Départ des pays de l'AES : une chance pour la Cédéao ?
28 janvier 2025Il y a près d’un an, le 29 janvier 2024, les trois pays du Sahel dirigés par des régimes militaires (le Niger, le Mali et le Burkina Faso) ont formellement notifié à la Communauté économique des Etats de l'Afrique de l'Ouest leur volonté de se retirer de l'institution sous-régionale avec effet "immédiat". Conformément aux textes qui régissent son fonctionnement, c'est ce 29 janvier 2025 que ce retrait annoncé sera effectif.
Ces trois pays qui ont créé le 16 septembre 2023 une confédération, l'Alliance des Etats du Sahel, accusent la Cédéao de leur avoir imposé des sanctions "inhumaines, illégales et illégitimes" après les putschs qu'ils ont perpétrés.
Quel sera l'avenir de la Cédéao après leur retrait effectif ?
Voici l'analyse de l'ancien ministre togolais de l'Intérieur, François Boko.

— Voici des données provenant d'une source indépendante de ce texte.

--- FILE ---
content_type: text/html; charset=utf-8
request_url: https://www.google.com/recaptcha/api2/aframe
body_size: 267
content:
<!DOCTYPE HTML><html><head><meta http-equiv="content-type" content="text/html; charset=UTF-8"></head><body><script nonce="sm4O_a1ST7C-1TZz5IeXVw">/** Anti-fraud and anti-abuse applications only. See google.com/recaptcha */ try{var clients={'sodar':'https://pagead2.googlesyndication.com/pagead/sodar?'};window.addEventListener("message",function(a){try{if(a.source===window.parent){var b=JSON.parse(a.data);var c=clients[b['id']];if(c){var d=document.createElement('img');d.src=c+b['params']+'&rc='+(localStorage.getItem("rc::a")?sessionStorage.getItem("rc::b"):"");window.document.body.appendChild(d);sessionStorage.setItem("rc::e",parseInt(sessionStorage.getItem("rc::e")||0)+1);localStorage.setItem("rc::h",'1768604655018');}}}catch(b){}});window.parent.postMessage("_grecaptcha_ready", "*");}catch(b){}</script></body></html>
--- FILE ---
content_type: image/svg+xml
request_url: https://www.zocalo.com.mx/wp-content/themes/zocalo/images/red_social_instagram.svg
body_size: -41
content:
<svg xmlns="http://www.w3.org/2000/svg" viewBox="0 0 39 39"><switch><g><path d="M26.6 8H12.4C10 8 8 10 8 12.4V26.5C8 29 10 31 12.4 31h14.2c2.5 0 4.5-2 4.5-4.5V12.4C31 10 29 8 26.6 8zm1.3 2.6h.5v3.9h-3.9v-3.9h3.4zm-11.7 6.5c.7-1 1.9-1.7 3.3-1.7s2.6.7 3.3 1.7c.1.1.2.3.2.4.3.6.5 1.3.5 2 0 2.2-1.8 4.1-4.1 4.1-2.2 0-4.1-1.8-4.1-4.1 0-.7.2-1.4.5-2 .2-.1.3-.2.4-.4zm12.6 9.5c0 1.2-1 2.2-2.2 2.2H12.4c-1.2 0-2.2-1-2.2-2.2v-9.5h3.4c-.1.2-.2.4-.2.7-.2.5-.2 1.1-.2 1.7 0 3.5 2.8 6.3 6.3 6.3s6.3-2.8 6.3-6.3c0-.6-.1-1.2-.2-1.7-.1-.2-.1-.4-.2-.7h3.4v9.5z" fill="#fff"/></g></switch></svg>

Aujourd'hui avocat au barreau de Paris, il est docteur en sciences politiques.
François Boko: D'abord, il faut souligner que c'est un camouflet politique, économique de par le poids économique de ces trois États. Le Burkina Faso, le Mali, le Niger étaient effectivement des pays dont le poids économique est indéniable dans la Communauté économique des Etats de l'Afrique de l'Ouest.
Leur départ aura le mérite de clarifier les contradictions afin de mettre entre parenthèses les contradictions que la Cédéao a traversé.
DW: Ne pensez-vous pas que ce départ annoncé des trois pays de la Cédéao ne risque pas d'avoir un effet domino ?
François Boko: Oui, certainement, mais un effet domino limité à mon avis. Pourquoi ? Parce que c'est le seul pays. Disons entre guillemets, la seule brebis galeuse qui restait encore, c'est le Togo.
DW: Le départ du Mali, du Niger et du Burkina Faso constitue une aubaine pour l'institution sous-régionale ?
François Boko: Oui. A quelque chose, malheur est bon, comme on le dit souvent. Le départ de ces trois pays permet à la Cédéao actualisée de retrouver la cohérence entre les principes qui énoncent son projet et la réalité à laquelle elle veut faire face efficacement.
Elle a perdu cette cohérence au début de la décennie 2010, notamment jusqu'en 2020, où elle ménageait à la fois les régimes qui refusaient l'alternance démocratique avec les régimes qui faisaient des efforts pour aller vers l'État de droit. Des efforts pour aller vers des alternances pacifiques.
Le Nigeria, par exemple, a connu plusieurs alternances pacifiques. Le Ghana a connu plusieurs alternances pacifiques le Bénin, le Sénégal pendant que des pays comme le Togo refusaient carrément l'alternance au sommet de l'État et mettait en œuvre des politiques des successions dynastiques qui visiblement étaient en déphasage avec les principes politiques qu'énonce le protocole additionnel de la Cédéao sur la gouvernance politique.